A broa também vem atraindo um público específico. Orientada por uma nutricionista, a produtora rural Rosângela Schuenk Gravino vende as broas em três tamanhos diferentes para praticantes de atividades físicas em academias de ginástica da região. "É um alimento fitness, que contribui para o ganho de massa muscular e queima de caloria. Não contém glúten ou lactose, e faço uma versão totalmente sem açúcar com adição de suco de laranja. Aprendi a receita com a minha avó e hoje este produto se tornou a principal fonte de renda da família", conta, animada.

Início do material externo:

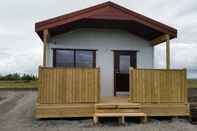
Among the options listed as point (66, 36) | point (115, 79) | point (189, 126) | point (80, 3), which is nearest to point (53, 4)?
point (80, 3)

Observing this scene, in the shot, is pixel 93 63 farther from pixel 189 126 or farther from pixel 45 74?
pixel 189 126

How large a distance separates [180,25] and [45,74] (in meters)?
9.94

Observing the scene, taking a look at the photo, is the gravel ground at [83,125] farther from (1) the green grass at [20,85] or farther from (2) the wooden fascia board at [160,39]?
(1) the green grass at [20,85]

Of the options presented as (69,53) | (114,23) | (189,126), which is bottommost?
(189,126)

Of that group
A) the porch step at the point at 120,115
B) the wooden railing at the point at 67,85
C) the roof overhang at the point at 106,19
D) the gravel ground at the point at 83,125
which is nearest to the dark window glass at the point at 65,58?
the roof overhang at the point at 106,19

Ciência para a valorização do saber local
A sistematização das receitas e dos conhecimentos tradicionais associados à fabricação de broas produzidas pelas famílias contribuirá para a preservação do valor histórico-cultural e para o estabelecimento de um padrão mínimo de qualidade para comercialização desse produto. "É necessário organizar o sistema de produção, desde o campo até o consumidor. Para isso, é imprescindível o envolvimento e protagonismo da comunidade no processo de construção da proposta de geração de emprego e renda pela valorização do produto local. Todo aporte de conhecimentos técnico-científicos deve estar a serviço da valorização do saber local, garantindo qualidade e segurança ao alimento, sem prejuízo ao poder de criação da comunidade", afirma Mauro Pinto, pesquisador da Embrapa Agroindústria de Alimentos. Assim, técnicas de processamento de alimentos também poderão ser incorporadas à produção da broa, sem perder a essência do artesanal. "Atualmente, a broa, que utiliza ingredientes advindos da agricultura familiar, apresenta o prazo de validade entre 3 a 5 dias. O estudo do processo artesanal de produção da broa irá permitir que se otimize o prazo de utilização do produto, ampliando sua possibilidade de comercialização, dentro desse processo de fazer tradicional, sem perder a qualidade e o sabor característico", informa Roberto Machado, analista da Embrapa Agroindústria de Alimentos.
Além da broa, outros produtos também fazem parte da tradição gastronômica local. A chimirra, um tipo de queijo com consistência semelhante a um cottage, e o doce de abóbora gila sempre acompanham o consumo da broa. "Pretendemos trabalhar o desenvolvimento de uma marca territorial ou uma indicação geográfica para esses produtos. Estamos inspirados pelo projeto Alto Camaquã, do Rio Grande do Sul, que propõe estratégias e ações de desenvolvimento territorial, estimulando o crescimento regional de uma forma integrada e sustentável", diz Adriana Aquino, pesquisadora da Embrapa Agrobiologia, que atua no Núcleo de Pesquisa de Nova Friburgo.
Os alunos e os professores do Colégio Agrícola Rei Alberto I também estão muito envolvidos nessa tarefa e lançaram a ideia de construção de um forno comunitário. "A produção da broa vem com uma história, vem com o dia a dia das famílias da região. A ideia é valorizar os produtos e, sobretudo, as pessoas", destaca Leonardo Voigt, professor de Sociologia, do CEFFA CEA Rei Alberto I, de Nova Friburgo. Essa história é também contada pelo poema do agricultor, Hermínio Cordeiro, de 81 anos: "Falo das tropas de burro, que em Três Picos se passou. Puxando cargas nas montanhas, desse lindo interior. (...) Aquelas pobres mulheres, naquele fogão de lenha, faziam comida boa. Canjiquinha com feijão. No forno, faziam a broa" - trecho adaptado.